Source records
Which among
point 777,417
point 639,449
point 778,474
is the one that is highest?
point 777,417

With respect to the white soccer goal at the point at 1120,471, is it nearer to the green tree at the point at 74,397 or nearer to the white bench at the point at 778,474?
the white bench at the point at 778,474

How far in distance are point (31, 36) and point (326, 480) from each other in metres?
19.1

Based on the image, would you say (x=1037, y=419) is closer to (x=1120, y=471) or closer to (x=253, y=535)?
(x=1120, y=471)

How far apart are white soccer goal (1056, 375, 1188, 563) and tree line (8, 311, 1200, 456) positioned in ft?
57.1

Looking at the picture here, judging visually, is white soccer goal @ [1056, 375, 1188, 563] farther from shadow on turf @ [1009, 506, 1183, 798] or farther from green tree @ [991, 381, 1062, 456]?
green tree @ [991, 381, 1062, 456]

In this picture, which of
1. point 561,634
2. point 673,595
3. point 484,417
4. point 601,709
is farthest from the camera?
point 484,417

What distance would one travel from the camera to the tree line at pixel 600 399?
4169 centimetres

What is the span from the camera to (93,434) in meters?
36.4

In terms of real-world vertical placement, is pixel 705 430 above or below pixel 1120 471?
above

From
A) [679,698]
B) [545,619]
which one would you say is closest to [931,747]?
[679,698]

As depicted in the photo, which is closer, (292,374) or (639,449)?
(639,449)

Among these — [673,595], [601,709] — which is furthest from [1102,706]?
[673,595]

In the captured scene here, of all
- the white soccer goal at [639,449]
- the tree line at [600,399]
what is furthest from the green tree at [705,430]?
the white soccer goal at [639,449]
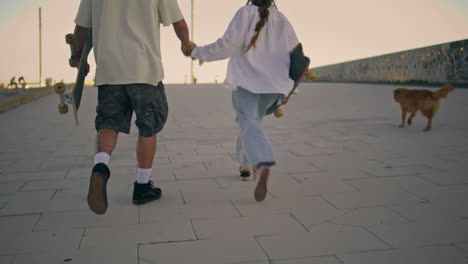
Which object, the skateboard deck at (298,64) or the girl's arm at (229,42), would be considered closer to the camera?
the girl's arm at (229,42)

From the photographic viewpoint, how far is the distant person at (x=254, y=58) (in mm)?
3252

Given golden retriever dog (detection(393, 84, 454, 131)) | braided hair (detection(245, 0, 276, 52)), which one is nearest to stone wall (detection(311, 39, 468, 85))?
golden retriever dog (detection(393, 84, 454, 131))

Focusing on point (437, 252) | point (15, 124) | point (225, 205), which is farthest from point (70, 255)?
point (15, 124)

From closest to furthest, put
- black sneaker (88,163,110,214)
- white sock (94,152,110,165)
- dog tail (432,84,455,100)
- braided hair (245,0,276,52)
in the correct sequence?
1. black sneaker (88,163,110,214)
2. white sock (94,152,110,165)
3. braided hair (245,0,276,52)
4. dog tail (432,84,455,100)

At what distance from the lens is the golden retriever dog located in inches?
265

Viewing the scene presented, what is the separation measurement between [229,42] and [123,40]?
0.76 m

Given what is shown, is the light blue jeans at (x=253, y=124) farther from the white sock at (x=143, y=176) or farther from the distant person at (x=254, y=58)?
the white sock at (x=143, y=176)

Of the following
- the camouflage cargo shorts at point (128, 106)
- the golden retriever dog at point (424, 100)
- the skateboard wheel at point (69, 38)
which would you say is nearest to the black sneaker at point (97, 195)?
the camouflage cargo shorts at point (128, 106)

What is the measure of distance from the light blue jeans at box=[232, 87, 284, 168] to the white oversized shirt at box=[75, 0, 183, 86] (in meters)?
0.68

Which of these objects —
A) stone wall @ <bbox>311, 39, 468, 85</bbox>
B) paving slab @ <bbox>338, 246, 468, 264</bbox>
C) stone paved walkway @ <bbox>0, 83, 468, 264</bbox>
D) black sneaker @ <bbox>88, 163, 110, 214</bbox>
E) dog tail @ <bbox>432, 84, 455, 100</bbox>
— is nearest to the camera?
paving slab @ <bbox>338, 246, 468, 264</bbox>

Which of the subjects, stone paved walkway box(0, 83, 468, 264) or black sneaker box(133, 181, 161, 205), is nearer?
stone paved walkway box(0, 83, 468, 264)

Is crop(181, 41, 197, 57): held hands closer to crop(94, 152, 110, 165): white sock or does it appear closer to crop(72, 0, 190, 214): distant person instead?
crop(72, 0, 190, 214): distant person

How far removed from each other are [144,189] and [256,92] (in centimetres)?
109

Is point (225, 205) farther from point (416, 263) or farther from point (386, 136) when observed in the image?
point (386, 136)
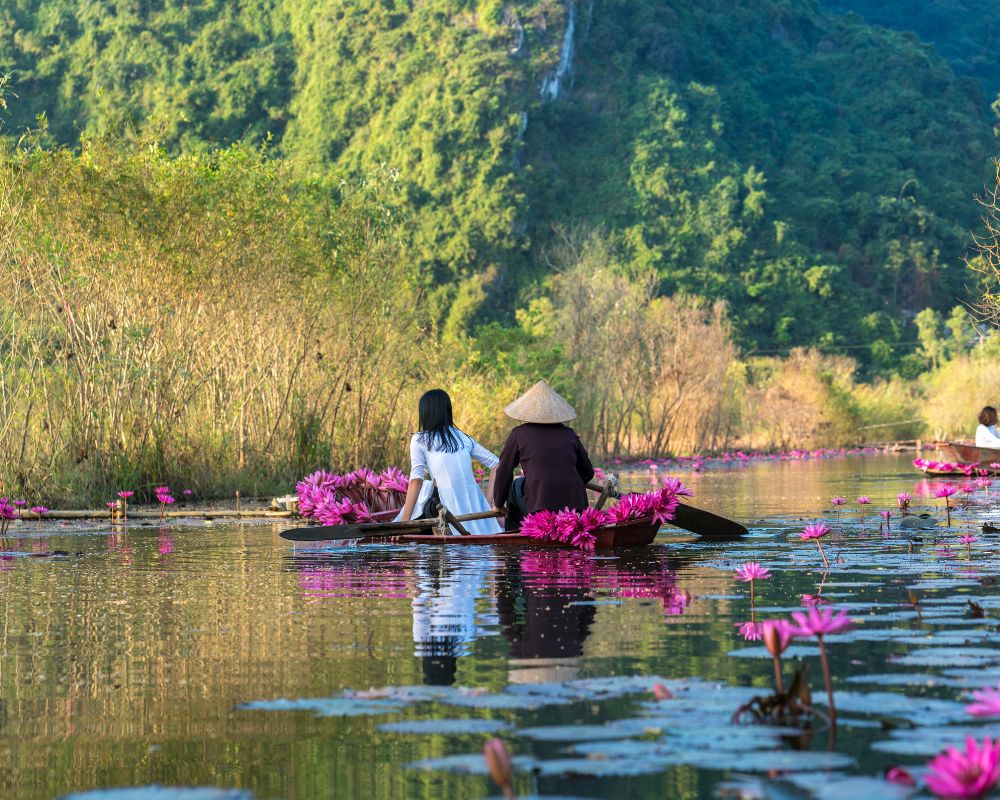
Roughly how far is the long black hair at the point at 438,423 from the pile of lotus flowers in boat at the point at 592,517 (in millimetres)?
1136

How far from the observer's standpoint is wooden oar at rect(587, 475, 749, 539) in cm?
1343

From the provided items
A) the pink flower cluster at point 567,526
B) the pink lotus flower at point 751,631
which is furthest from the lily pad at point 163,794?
the pink flower cluster at point 567,526

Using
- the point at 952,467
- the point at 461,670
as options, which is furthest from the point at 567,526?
the point at 952,467

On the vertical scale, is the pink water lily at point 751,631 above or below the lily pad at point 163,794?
above

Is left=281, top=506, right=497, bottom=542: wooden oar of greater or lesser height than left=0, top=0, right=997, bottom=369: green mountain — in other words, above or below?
below

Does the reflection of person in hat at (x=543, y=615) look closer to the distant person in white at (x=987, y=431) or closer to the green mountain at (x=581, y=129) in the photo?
the distant person in white at (x=987, y=431)

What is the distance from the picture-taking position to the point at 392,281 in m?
24.7

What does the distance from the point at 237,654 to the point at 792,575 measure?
429 centimetres

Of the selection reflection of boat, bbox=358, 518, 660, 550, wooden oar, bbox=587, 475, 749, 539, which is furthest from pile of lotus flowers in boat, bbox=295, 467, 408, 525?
wooden oar, bbox=587, 475, 749, 539

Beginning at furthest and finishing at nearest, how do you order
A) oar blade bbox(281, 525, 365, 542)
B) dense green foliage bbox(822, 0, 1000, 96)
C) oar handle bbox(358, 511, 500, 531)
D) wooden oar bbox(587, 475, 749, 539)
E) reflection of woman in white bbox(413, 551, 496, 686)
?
dense green foliage bbox(822, 0, 1000, 96) < wooden oar bbox(587, 475, 749, 539) < oar blade bbox(281, 525, 365, 542) < oar handle bbox(358, 511, 500, 531) < reflection of woman in white bbox(413, 551, 496, 686)

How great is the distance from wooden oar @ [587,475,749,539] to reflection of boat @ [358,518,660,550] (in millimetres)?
534

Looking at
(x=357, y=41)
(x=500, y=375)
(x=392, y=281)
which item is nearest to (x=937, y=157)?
(x=357, y=41)

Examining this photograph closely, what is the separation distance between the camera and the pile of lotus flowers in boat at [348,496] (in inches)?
558

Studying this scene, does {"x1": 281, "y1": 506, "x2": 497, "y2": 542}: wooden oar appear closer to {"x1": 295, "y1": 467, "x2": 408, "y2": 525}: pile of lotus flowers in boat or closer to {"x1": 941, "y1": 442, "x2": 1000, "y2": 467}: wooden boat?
{"x1": 295, "y1": 467, "x2": 408, "y2": 525}: pile of lotus flowers in boat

Exercise prompt: Pictures are not part of the copy; output everything else in the records exactly.

Response to this task:
Which among
point 777,417
point 639,449
point 778,474
is the one that is highest?
point 777,417

With respect to the white soccer goal at the point at 1120,471, is it nearer to the green tree at the point at 74,397 or nearer to the white bench at the point at 778,474?
the white bench at the point at 778,474

How far in distance are point (31, 36) and point (326, 480) from each other in metres?
19.1

Based on the image, would you say (x=1037, y=419) is closer to (x=1120, y=471) or closer to (x=253, y=535)?
(x=1120, y=471)

How far apart are white soccer goal (1056, 375, 1188, 563) and tree line (8, 311, 1200, 456) positioned in ft?
57.1

Looking at the picture here, judging visually, is white soccer goal @ [1056, 375, 1188, 563] farther from shadow on turf @ [1009, 506, 1183, 798] or farther from green tree @ [991, 381, 1062, 456]?
green tree @ [991, 381, 1062, 456]

In this picture, which of
1. point 561,634
2. point 673,595
3. point 484,417
4. point 601,709
is farthest from the camera?
point 484,417

What distance would one travel from the camera to the tree line at pixel 600 399?
4169 centimetres

What is the span from the camera to (93,434) in meters?
36.4

In terms of real-world vertical placement, is pixel 705 430 above or below pixel 1120 471?
above

From
A) [679,698]
B) [545,619]
which one would you say is closest to [931,747]?
[679,698]

As depicted in the photo, which is closer, (292,374) or (639,449)?
(639,449)

Among these — [673,595], [601,709] — which is furthest from [1102,706]?
[673,595]

In the captured scene here, of all
- the white soccer goal at [639,449]
- the tree line at [600,399]
what is furthest from the green tree at [705,430]?
the white soccer goal at [639,449]
Which object, the skateboard deck at (298,64) or the girl's arm at (229,42), would be considered closer to the camera?
the girl's arm at (229,42)

From the photographic viewpoint, how far is the distant person at (x=254, y=58) (in mm)?
3252

Given golden retriever dog (detection(393, 84, 454, 131)) | braided hair (detection(245, 0, 276, 52)), which one is nearest to stone wall (detection(311, 39, 468, 85))?
golden retriever dog (detection(393, 84, 454, 131))

Focusing on point (437, 252) | point (15, 124) | point (225, 205), which is farthest from point (70, 255)?
point (15, 124)

From closest to furthest, put
- black sneaker (88,163,110,214)
- white sock (94,152,110,165)
- dog tail (432,84,455,100)
- braided hair (245,0,276,52)
in the correct sequence?
1. black sneaker (88,163,110,214)
2. white sock (94,152,110,165)
3. braided hair (245,0,276,52)
4. dog tail (432,84,455,100)

At what distance from the lens is the golden retriever dog located in inches?
265

Viewing the scene presented, what is the separation measurement between [229,42] and [123,40]?
0.76 m

Given what is shown, is the light blue jeans at (x=253, y=124) farther from the white sock at (x=143, y=176) or farther from the distant person at (x=254, y=58)?
the white sock at (x=143, y=176)

Of the following
- the camouflage cargo shorts at point (128, 106)
- the golden retriever dog at point (424, 100)
- the skateboard wheel at point (69, 38)
which would you say is nearest to the black sneaker at point (97, 195)?
the camouflage cargo shorts at point (128, 106)

What is the measure of distance from the light blue jeans at box=[232, 87, 284, 168] to the white oversized shirt at box=[75, 0, 183, 86] (in meters)?
0.68

Which of these objects —
A) stone wall @ <bbox>311, 39, 468, 85</bbox>
B) paving slab @ <bbox>338, 246, 468, 264</bbox>
C) stone paved walkway @ <bbox>0, 83, 468, 264</bbox>
D) black sneaker @ <bbox>88, 163, 110, 214</bbox>
E) dog tail @ <bbox>432, 84, 455, 100</bbox>
— is nearest to the camera?
paving slab @ <bbox>338, 246, 468, 264</bbox>

Which of the subjects, stone paved walkway box(0, 83, 468, 264) or black sneaker box(133, 181, 161, 205), is nearer?
stone paved walkway box(0, 83, 468, 264)

Is crop(181, 41, 197, 57): held hands closer to crop(94, 152, 110, 165): white sock or does it appear closer to crop(72, 0, 190, 214): distant person instead?
crop(72, 0, 190, 214): distant person

How far removed from each other are [144,189] and [256,92] (in centimetres)?
109

Is point (225, 205) farther from point (416, 263) or farther from point (386, 136) when observed in the image?
point (386, 136)
Roughly how far is the long black hair at the point at 438,423 from the pile of lotus flowers in boat at the point at 592,517 (in millimetres)?
1136

How far from the observer's standpoint is wooden oar at rect(587, 475, 749, 539) in cm?
1343

From the provided items
A) the pink flower cluster at point 567,526
B) the pink lotus flower at point 751,631
which is furthest from the lily pad at point 163,794?
the pink flower cluster at point 567,526

Using
- the point at 952,467
- the point at 461,670
as options, which is furthest from the point at 567,526?
the point at 952,467

On the vertical scale, is the pink water lily at point 751,631 above or below the lily pad at point 163,794?
above

Is left=281, top=506, right=497, bottom=542: wooden oar of greater or lesser height than left=0, top=0, right=997, bottom=369: green mountain — in other words, above or below?
below

Does the reflection of person in hat at (x=543, y=615) look closer to the distant person in white at (x=987, y=431) or closer to the green mountain at (x=581, y=129) in the photo?
the distant person in white at (x=987, y=431)

What is the distance from the picture-taking position to the point at 392,281 in m?
24.7

What does the distance from the point at 237,654 to the point at 792,575 measure?
429 centimetres

Of the selection reflection of boat, bbox=358, 518, 660, 550, wooden oar, bbox=587, 475, 749, 539, which is furthest from pile of lotus flowers in boat, bbox=295, 467, 408, 525?
wooden oar, bbox=587, 475, 749, 539

Beginning at furthest and finishing at nearest, how do you order
A) oar blade bbox(281, 525, 365, 542)
B) dense green foliage bbox(822, 0, 1000, 96)
C) oar handle bbox(358, 511, 500, 531)
D) wooden oar bbox(587, 475, 749, 539)
E) reflection of woman in white bbox(413, 551, 496, 686)
?
dense green foliage bbox(822, 0, 1000, 96) < wooden oar bbox(587, 475, 749, 539) < oar blade bbox(281, 525, 365, 542) < oar handle bbox(358, 511, 500, 531) < reflection of woman in white bbox(413, 551, 496, 686)

How great is the distance from wooden oar @ [587,475,749,539] to reflection of boat @ [358,518,660,550] (in millimetres)?
534

Looking at
(x=357, y=41)
(x=500, y=375)
(x=392, y=281)
which item is nearest to (x=937, y=157)?
(x=357, y=41)

Examining this photograph closely, what is the separation distance between the camera and the pile of lotus flowers in boat at [348,496] (in inches)?
558

Studying this scene, does {"x1": 281, "y1": 506, "x2": 497, "y2": 542}: wooden oar appear closer to {"x1": 295, "y1": 467, "x2": 408, "y2": 525}: pile of lotus flowers in boat or closer to {"x1": 941, "y1": 442, "x2": 1000, "y2": 467}: wooden boat?
{"x1": 295, "y1": 467, "x2": 408, "y2": 525}: pile of lotus flowers in boat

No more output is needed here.